__Required work__:
(A) Copy the restaurant review word for word from "Stork Club mixes" to "has been sent.".
(B) In the restaurant review, what name did the new owner plan to give the upscale lounge?

Dining Out

Stork Club mixes music and meals

The mussels fra diavolo, served with a single piece of garlic toast, are plump, tender, and briny in a spicy tomato broth. The mussels fra diavolo, served with a single piece of garlic toast, are plump, tender, and briny in a spicy tomato broth. (Essdras M Suarez/Globe Staff)
By Devra First
Globe Staff / October 7, 2009

E-mail this article

Invalid E-mail address
Invalid E-mail address

Sending your article

Your article has been sent.

  • E-mail|
  • Print|
  • Reprints|
  • |
Text size +

It was a sad day when Bob’s Southern Bistro shut down two years ago: the end of a long run, the end of “glorifried’’ chicken, the end of listening to live jazz while eating soul food. Bob’s (perhaps better known by a former name, Bob the Chef’s) meant something. In the South End, on the Roxbury side of Mass. Ave., and in the heart of Northeastern nesting grounds, it was a place where people from all walks of life came together. It felt real. When a new owner appeared on the scene wanting to turn it into an upscale lounge for young professionals called Night Town, it seemed an era had ended.

__Spatial data with pictures__:

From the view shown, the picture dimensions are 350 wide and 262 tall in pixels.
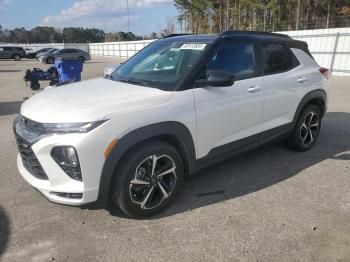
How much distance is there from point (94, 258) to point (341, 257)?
208 centimetres

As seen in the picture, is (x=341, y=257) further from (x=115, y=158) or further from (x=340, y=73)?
(x=340, y=73)

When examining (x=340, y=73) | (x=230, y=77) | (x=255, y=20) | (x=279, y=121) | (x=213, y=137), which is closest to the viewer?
(x=230, y=77)

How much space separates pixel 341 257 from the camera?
2682 millimetres

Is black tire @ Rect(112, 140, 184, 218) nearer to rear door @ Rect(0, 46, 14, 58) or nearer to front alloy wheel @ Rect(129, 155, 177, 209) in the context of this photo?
front alloy wheel @ Rect(129, 155, 177, 209)

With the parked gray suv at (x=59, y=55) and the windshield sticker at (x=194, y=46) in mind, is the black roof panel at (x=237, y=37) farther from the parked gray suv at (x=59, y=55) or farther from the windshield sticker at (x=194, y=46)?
the parked gray suv at (x=59, y=55)

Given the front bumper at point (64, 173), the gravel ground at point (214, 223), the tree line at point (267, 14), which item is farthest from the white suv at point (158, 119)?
the tree line at point (267, 14)

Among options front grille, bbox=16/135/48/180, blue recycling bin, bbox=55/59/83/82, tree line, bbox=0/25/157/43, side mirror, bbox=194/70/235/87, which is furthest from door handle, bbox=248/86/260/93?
tree line, bbox=0/25/157/43

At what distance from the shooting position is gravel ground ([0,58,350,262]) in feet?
9.04

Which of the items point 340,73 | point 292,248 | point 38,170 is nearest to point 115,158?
point 38,170

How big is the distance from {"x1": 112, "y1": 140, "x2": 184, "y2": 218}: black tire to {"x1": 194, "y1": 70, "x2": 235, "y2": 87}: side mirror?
29.2 inches

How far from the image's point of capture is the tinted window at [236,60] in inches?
143

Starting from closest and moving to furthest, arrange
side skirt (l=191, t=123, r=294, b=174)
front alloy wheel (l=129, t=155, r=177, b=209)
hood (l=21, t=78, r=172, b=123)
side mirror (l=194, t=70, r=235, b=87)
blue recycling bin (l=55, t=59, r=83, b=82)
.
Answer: hood (l=21, t=78, r=172, b=123) → front alloy wheel (l=129, t=155, r=177, b=209) → side mirror (l=194, t=70, r=235, b=87) → side skirt (l=191, t=123, r=294, b=174) → blue recycling bin (l=55, t=59, r=83, b=82)

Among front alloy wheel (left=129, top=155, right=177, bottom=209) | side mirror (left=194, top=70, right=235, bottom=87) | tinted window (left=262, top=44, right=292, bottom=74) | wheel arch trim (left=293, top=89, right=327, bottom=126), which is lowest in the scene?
front alloy wheel (left=129, top=155, right=177, bottom=209)

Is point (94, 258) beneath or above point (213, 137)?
beneath
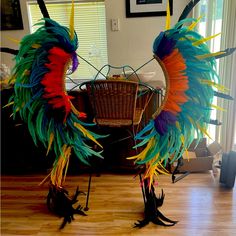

__Exercise responses__:
(A)
Stork Club mixes music and meals

The mussels fra diavolo, served with a single piece of garlic toast, are plump, tender, and briny in a spicy tomato broth. The mussels fra diavolo, served with a single piece of garlic toast, are plump, tender, and briny in a spicy tomato broth. (Essdras M Suarez/Globe Staff)
By Devra First
Globe Staff / October 7, 2009

E-mail this article

Invalid E-mail address
Invalid E-mail address

Sending your article

Your article has been sent.

(B) Night Town